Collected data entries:
★ ★ ★
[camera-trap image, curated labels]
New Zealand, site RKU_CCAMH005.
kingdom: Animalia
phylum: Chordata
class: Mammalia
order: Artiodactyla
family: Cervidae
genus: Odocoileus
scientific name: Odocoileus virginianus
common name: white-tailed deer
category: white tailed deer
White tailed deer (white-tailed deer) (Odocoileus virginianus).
★ ★ ★
Set down the data exactly.

[camera-trap image, curated labels]
New Zealand, site RKU_CCAMH005.
kingdom: Animalia
phylum: Chordata
class: Mammalia
order: Artiodactyla
family: Cervidae
genus: Odocoileus
scientific name: Odocoileus virginianus
common name: white-tailed deer
category: white tailed deer
White tailed deer (white-tailed deer) (Odocoileus virginianus).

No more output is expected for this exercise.